* Página
==*==
El periodista Marc Bassets, autor de excelentes crónicas europeas, entrevistó hace unos días para El País al ensayista francés Alain Minc. Inteligente, elitista, entusiasta de Spinoza, descaradamente pragmático, Minc se presenta como padrino y mentor del niño prodigio Macron. Sin despreciar la mano amiga del azar, destaca su «audacia y atrevimiento»; su capacidad «para seducir a los viejos» –no va con segundas–; su «visceral europeísmo», y, sobre todo, su revulsiva sintonía con la modernidad. El éxito de Macron, explica Minc, fue comprender que existía una Francia mejor –abierta al mundo, sin miedo, dispuesta a asumir el coste de la verdad y de la libertad– y obrar el milagro laico de su resurrección. Y añade: «Si Ciudadanos tuviera un líder à la Macron, la misma cosa se habría podido producir en España. Pero Albert Rivera no es Macron. No tiene su talento».
==*==
* Datos aportados
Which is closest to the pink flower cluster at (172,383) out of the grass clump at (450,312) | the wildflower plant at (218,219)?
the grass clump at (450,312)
==*==
* Tareas propuestas
1. Indica si cada afirmación concuerda con el texto sobre Macron, respondiendo sí o no y citando literalmente las palabras del texto que lo deciden: (a) Marc Bassets entrevistó a Alain Minc para El País. (b) Minc se presenta como adversario de Macron. (c) Según Minc, Albert Rivera tiene el mismo talento que Macron.
2. Por favor, prolonga el texto sobre Macron a partir de su última frase.
El material no interviene en nada de esto.

* Respuestas
1.
(a) Sí: «entrevistó hace unos días para El País al ensayista francés Alain Minc».
(b) No: «Minc se presenta como padrino y mentor del niño prodigio Macron».
(c) No: «Pero Albert Rivera no es Macron. No tiene su talento».

2.
Rivera llevaba tres días postulándose como el Macron español cuando la actualidad le ofreció una oportunidad para pasar de los tuits a los hechos. Y se asustó. Su voto a favor de la exhumación del cadáver de Franco del Valle de los Caídos es la negación de todo lo que el macronismo evoca: futuro, razón, reagrupación. Es un gesto de resignación y el enésimo episodio de la cansina historia de la necrofilia española: Juana la Loca, de bolos funerarios por España con el cuerpo de su marido muerto; Franco, de rodillas ante el brazo incorrupto de Santa Teresa en su frígida habitación de El Pardo; Tarradellas, de camino hacia el exilio con el corazón de Macià en una caja de plomo; los discípulos de Gibson, como topos por Granada en busca del prosaico esqueleto de Lorca… Va a tener razón Sarkozy cuando me dijo que la identidad española eran «los toros y la obsesión con la muerte». Pero es que Ciudadanos nació precisamente para desmentir esa idea de España. Y la identidad, a secas.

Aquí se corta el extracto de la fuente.